### Exercise instructions:
Exact transcription of the data below is required, without the images.

### Data shown:
----------------------------------------
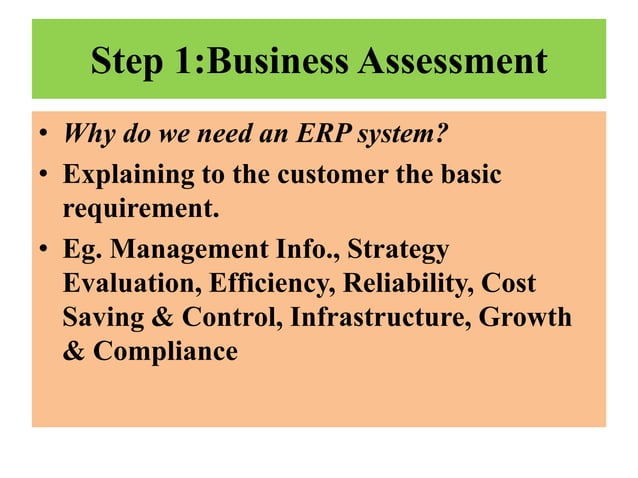 Step 1:Business Assessment

• Why do we need an ERP system?
• Explaining to the customer the basic requirement.
• Eg. Management Info., Strategy Evaluation, Efficiency, Reliability, Cost Saving & Control, Infrastructure, Growth & Compliance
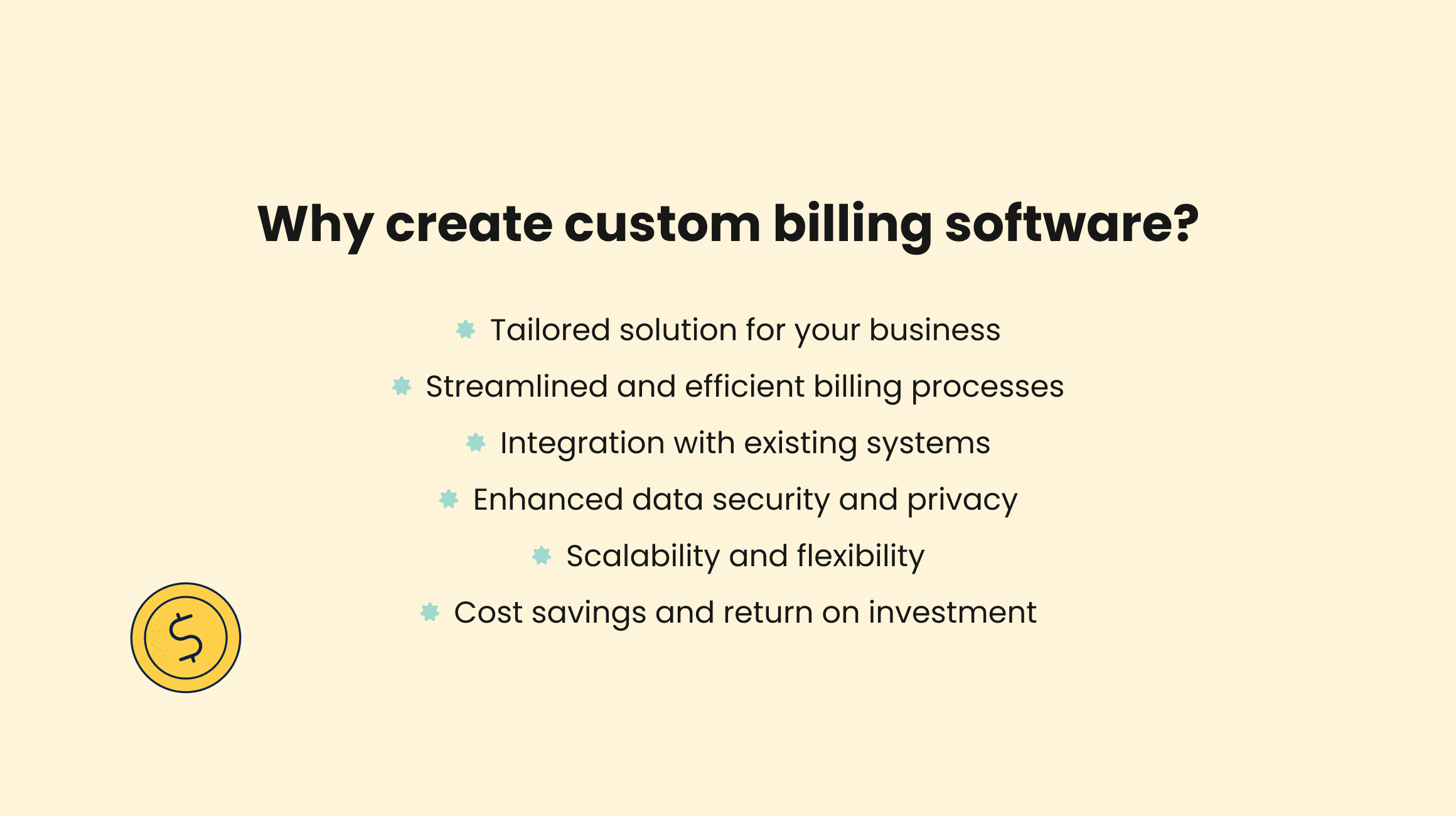 Why create custom billing software?

Tailored solution for your business
Streamlined and efficient billing processes
Integration with existing systems
Enhanced data security and privacy
Scalability and flexibility
Cost savings and return on investment

$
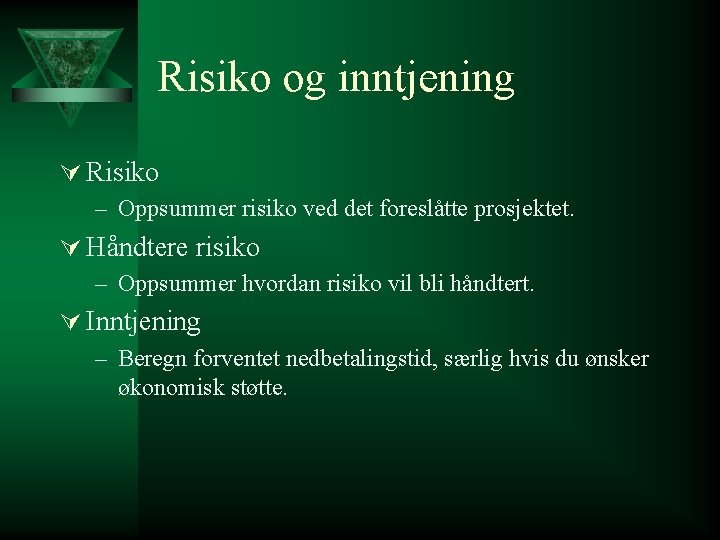 Risiko og inntjening

Risiko
– Oppsummer risiko ved det foreslåtte prosjektet.

Håndtere risiko
– Oppsummer hvordan risiko vil bli håndtert.

Inntjening
– Beregn forventet nedbetalingstid, særlig hvis du ønsker økonomisk støtte.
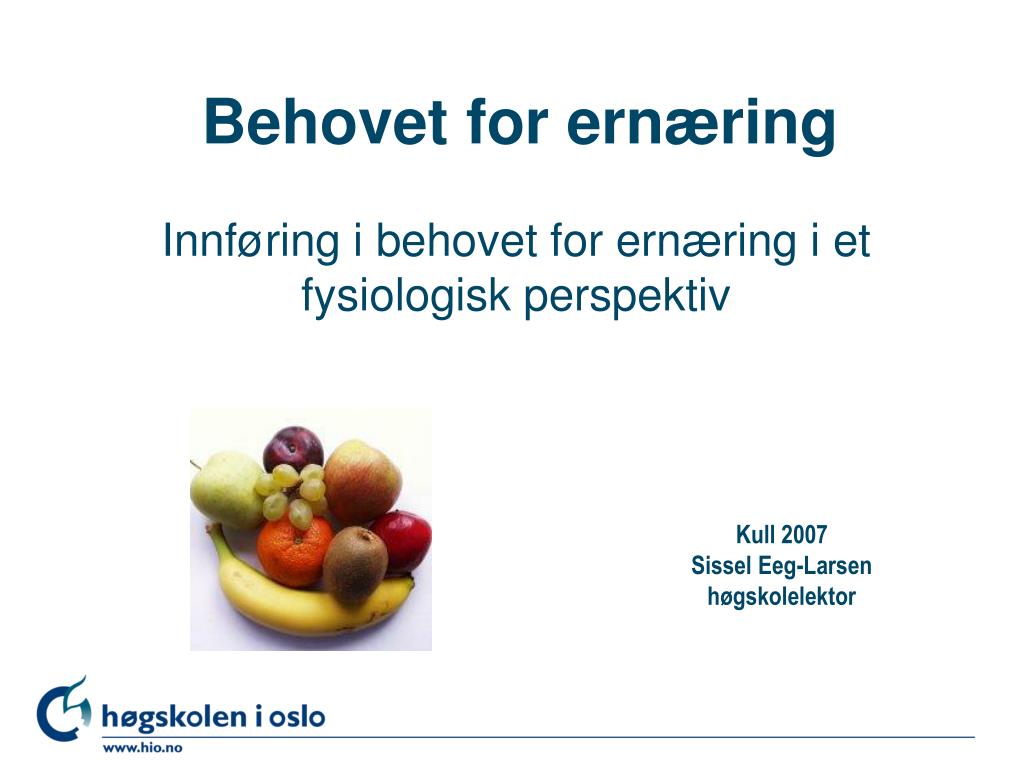 Behovet for ernæring

Innføring i behovet for ernæring i et fysiologisk perspektiv

Kull 2007
Sissel Eeg-Larsen
høgskolelektor

høgskolen i oslo
www.hio.no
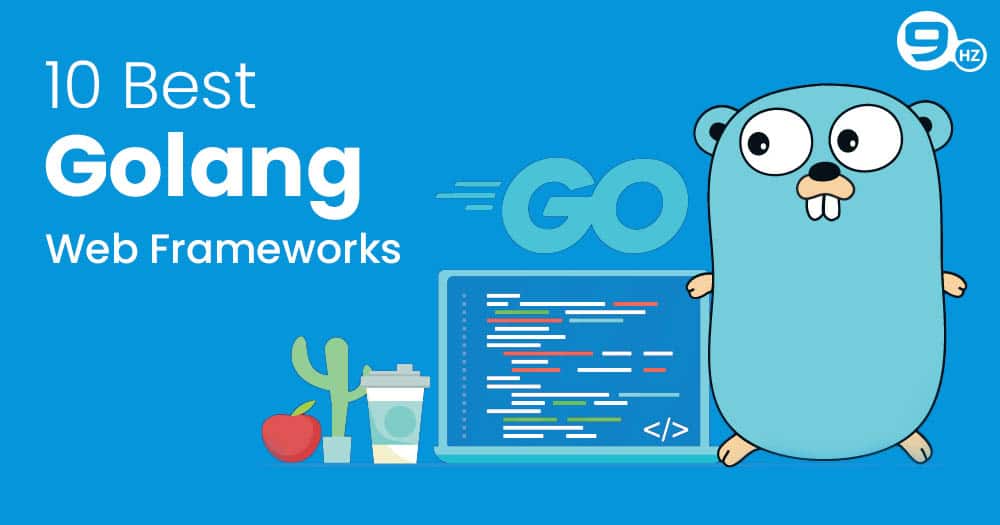 10 Best
Golang
Web Frameworks

GO

</>

9
HZ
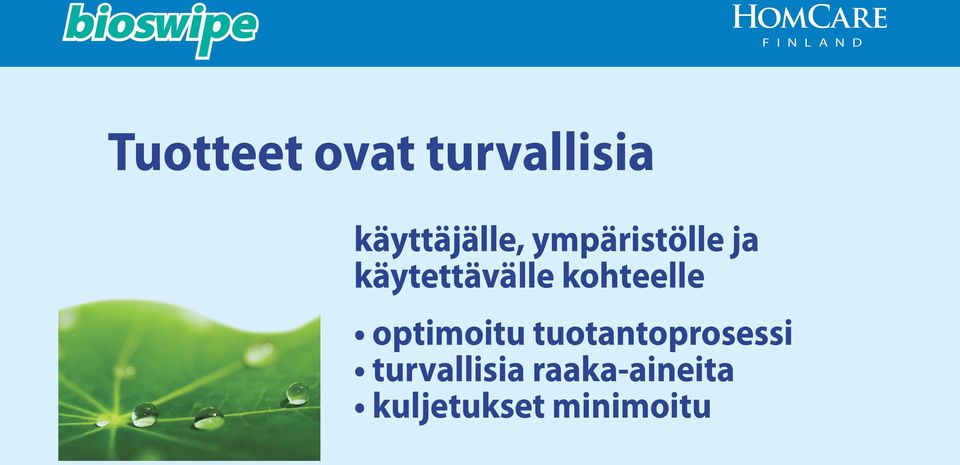 bioswipe

HOMCARE
FINLAND

Tuotteet ovat turvallisia

käyttäjälle, ympäristölle ja käytettävälle kohteelle

• optimoitu tuotantoprosessi
• turvallisia raaka-aineita
• kuljetukset minimoitu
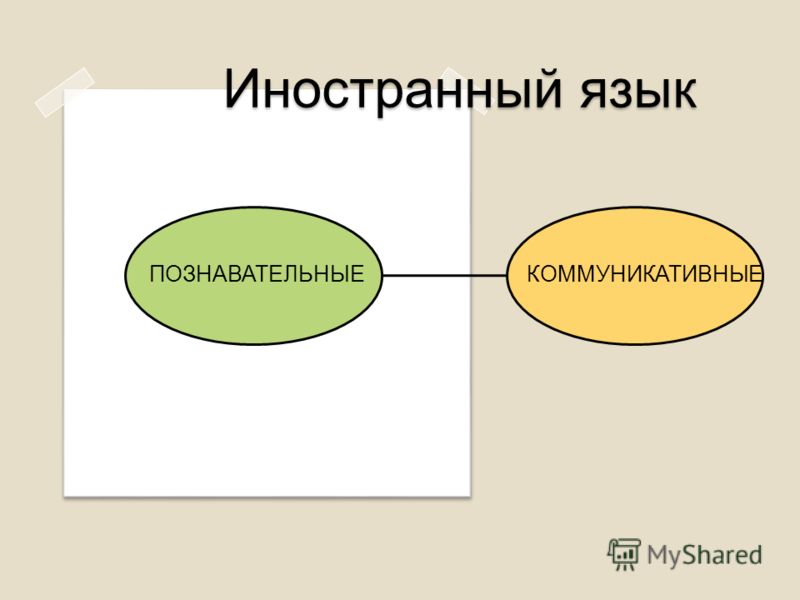 Иностранный язык

ПОЗНАВАТЕЛЬНЫЕ

КОММУНИКАТИВНЫЕ

MyShared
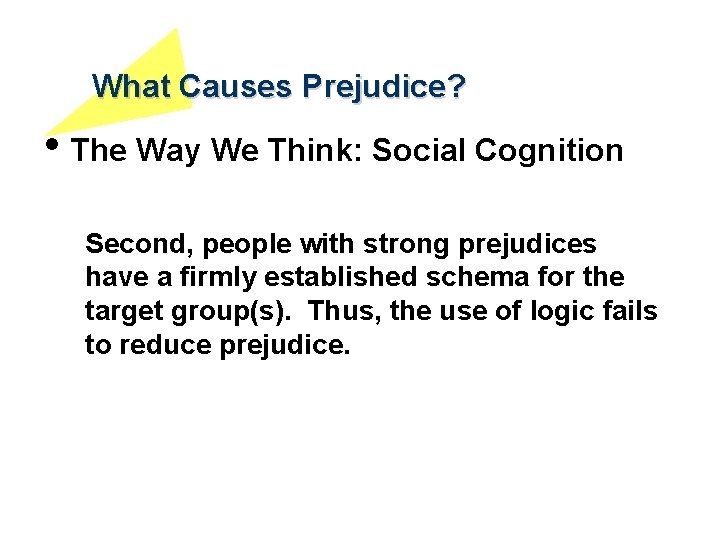 What Causes Prejudice?

• The Way We Think: Social Cognition

Second, people with strong prejudices have a firmly established schema for the target group(s). Thus, the use of logic fails to reduce prejudice.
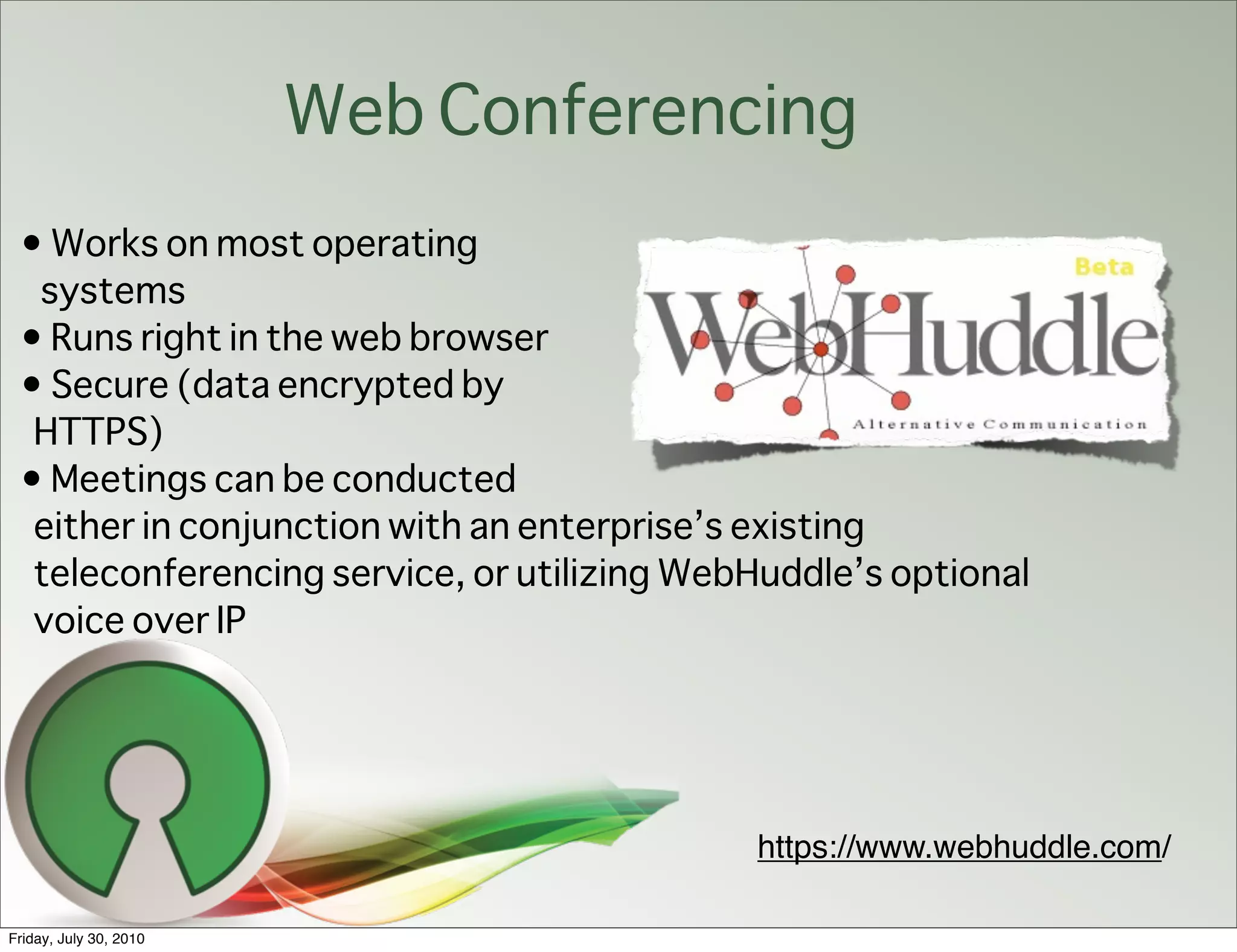 Web Conferencing

• Works on most operating systems
• Runs right in the web browser
• Secure (data encrypted by HTTPS)
• Meetings can be conducted either in conjunction with an enterprise's existing teleconferencing service, or utilizing WebHuddle's optional voice over IP

Beta
WebHuddle
Alternative Communication

https://www.webhuddle.com/

Friday, July 30, 2010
----------------------------------------
### Task answer:
 Step 1:Business Assessment

• Why do we need an ERP system?
• Explaining to the customer the basic requirement.
• Eg. Management Info., Strategy Evaluation, Efficiency, Reliability, Cost Saving & Control, Infrastructure, Growth & Compliance
 Why create custom billing software?

Tailored solution for your business
Streamlined and efficient billing processes
Integration with existing systems
Enhanced data security and privacy
Scalability and flexibility
Cost savings and return on investment

$
 Risiko og inntjening

Risiko
– Oppsummer risiko ved det foreslåtte prosjektet.

Håndtere risiko
– Oppsummer hvordan risiko vil bli håndtert.

Inntjening
– Beregn forventet nedbetalingstid, særlig hvis du ønsker økonomisk støtte.
 Behovet for ernæring

Innføring i behovet for ernæring i et fysiologisk perspektiv

Kull 2007
Sissel Eeg-Larsen
høgskolelektor

høgskolen i oslo
www.hio.no
 10 Best
Golang
Web Frameworks

GO

</>

9
HZ
 bioswipe

HOMCARE
FINLAND

Tuotteet ovat turvallisia

käyttäjälle, ympäristölle ja käytettävälle kohteelle

• optimoitu tuotantoprosessi
• turvallisia raaka-aineita
• kuljetukset minimoitu
 Иностранный язык

ПОЗНАВАТЕЛЬНЫЕ

КОММУНИКАТИВНЫЕ

MyShared
 What Causes Prejudice?

• The Way We Think: Social Cognition

Second, people with strong prejudices have a firmly established schema for the target group(s). Thus, the use of logic fails to reduce prejudice.
 Web Conferencing

• Works on most operating systems
• Runs right in the web browser
• Secure (data encrypted by HTTPS)
• Meetings can be conducted either in conjunction with an enterprise's existing teleconferencing service, or utilizing WebHuddle's optional voice over IP

Beta
WebHuddle
Alternative Communication

https://www.webhuddle.com/

Friday, July 30, 2010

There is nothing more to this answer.